**Recorded information:**

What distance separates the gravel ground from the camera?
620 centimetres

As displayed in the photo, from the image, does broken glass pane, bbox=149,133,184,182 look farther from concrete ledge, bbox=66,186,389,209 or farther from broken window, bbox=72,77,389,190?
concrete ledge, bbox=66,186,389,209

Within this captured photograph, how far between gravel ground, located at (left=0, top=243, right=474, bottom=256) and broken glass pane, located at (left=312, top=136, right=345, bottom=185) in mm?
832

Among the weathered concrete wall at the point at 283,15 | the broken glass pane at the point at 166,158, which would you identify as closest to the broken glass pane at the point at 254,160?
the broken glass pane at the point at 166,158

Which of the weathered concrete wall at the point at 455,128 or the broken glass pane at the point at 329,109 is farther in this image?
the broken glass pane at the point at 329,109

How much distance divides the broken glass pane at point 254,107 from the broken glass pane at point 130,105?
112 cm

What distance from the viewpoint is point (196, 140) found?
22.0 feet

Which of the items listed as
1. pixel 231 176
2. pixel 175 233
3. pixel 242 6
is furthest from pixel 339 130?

**Task directions:**
Write out every one of the lines above word for word, changing nothing and adding nothing.

**Solution:**
What distance separates the gravel ground from the camera?
620 centimetres

As displayed in the photo, from the image, does broken glass pane, bbox=149,133,184,182 look farther from concrete ledge, bbox=66,186,389,209 or farther from broken window, bbox=72,77,389,190?
concrete ledge, bbox=66,186,389,209

Within this captured photograph, how far between gravel ground, located at (left=0, top=243, right=474, bottom=256) and broken glass pane, located at (left=312, top=136, right=345, bottom=185) in mm?
832

Among the weathered concrete wall at the point at 283,15 | the broken glass pane at the point at 166,158, which would you identify as closest to the broken glass pane at the point at 254,160?
the broken glass pane at the point at 166,158

Which of the weathered concrete wall at the point at 455,128 or the broken glass pane at the point at 329,109 is farther in this image?
the broken glass pane at the point at 329,109

How much distance divides the broken glass pane at point 254,107 from the broken glass pane at point 130,105?
112 cm

What distance from the viewpoint is point (196, 140) found?
22.0 feet

Which of the items listed as
1. pixel 231 176
2. pixel 175 233
3. pixel 242 6
is furthest from pixel 339 130?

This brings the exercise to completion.